Building RAG Systems: Retrieval-Augmented Generation for Developers

RAG (Retrieval-Augmented Generation) solves one of LLMs' biggest limitations: they don't know about your private data or recent events. RAG lets you give the model relevant context at query time — without expensive fine-tuning.

RAG pipeline diagram — documents flow through indexing into a vector store, then are retrieved at query time to augment the LLM prompt

How RAG Works

╔══════════════════════════════════════════════════════════════╗
║  INDEXING PIPELINE (runs once / on updates)                  ║
║                                                              ║
║  Documents → Chunk → Embed → Store in Vector DB             ║
║  (PDF, MD, HTML)   (512 tokens)  (text-embedding-3-small)   ║
╚══════════════════════════════════════════════════════════════╝

╔══════════════════════════════════════════════════════════════╗
║  QUERY PIPELINE (runs on every user question)                ║
║                                                              ║
║  User Question                                               ║
║       │                                                      ║
║       ▼                                                      ║
║  Embed query ──► Vector Search ──► Top-K chunks             ║
║                                          │                   ║
║                                    Reranker (optional)       ║
║                                          │                   ║
║                                    LLM + context             ║
║                                          │                   ║
║                                    Answer + sources          ║
╚══════════════════════════════════════════════════════════════╝

Step 1: Document Ingestion and Chunking

The chunking strategy has the largest impact on RAG quality.
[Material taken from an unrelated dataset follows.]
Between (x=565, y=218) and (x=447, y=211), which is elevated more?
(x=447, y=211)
from langchain.text_splitter import RecursiveCharacterTextSplitter

# RecursiveCharacterTextSplitter tries to split on paragraph → sentence → word
splitter = RecursiveCharacterTextSplitter(
    chunk_size=512,        # tokens per chunk
    chunk_overlap=64,      # overlap prevents context loss at boundaries
    separators=["\n\n", "\n", " ", ""],
)

chunks = splitter.split_text(document_text)

# Always store metadata with each chunk!
documents = [
    {
        "content": chunk,
        "metadata": {
            "source": "docs/api-reference.md",
            "page": 3,
            "section": "Authentication",
            "chunk_index": i,
        }
    }
    for i, chunk in enumerate(chunks)
]

Chunking Strategies

Strategy	Best for	Tradeoff
Fixed-size	Simple implementation	Breaks mid-sentence
Recursive character	General text	Good default choice
Semantic (sentence)	Q&A over articles	Higher quality, slower
Document structure	Markdown, HTML	Respects headers/sections
Parent-child	Dense docs	Better recall, more complex

Step 2: Embeddings

from openai import OpenAI

client = OpenAI()

def embed(texts: list[str]) -> list[list[float]]:
    """Embed a batch of texts. Always batch — API calls are expensive."""
    response = client.embeddings.create(
        input=texts,
        model="text-embedding-3-small",  # 1536 dims, cheap
        # model="text-embedding-3-large" # 3072 dims, better for complex docs
    )
    return [item.embedding for item in response.data]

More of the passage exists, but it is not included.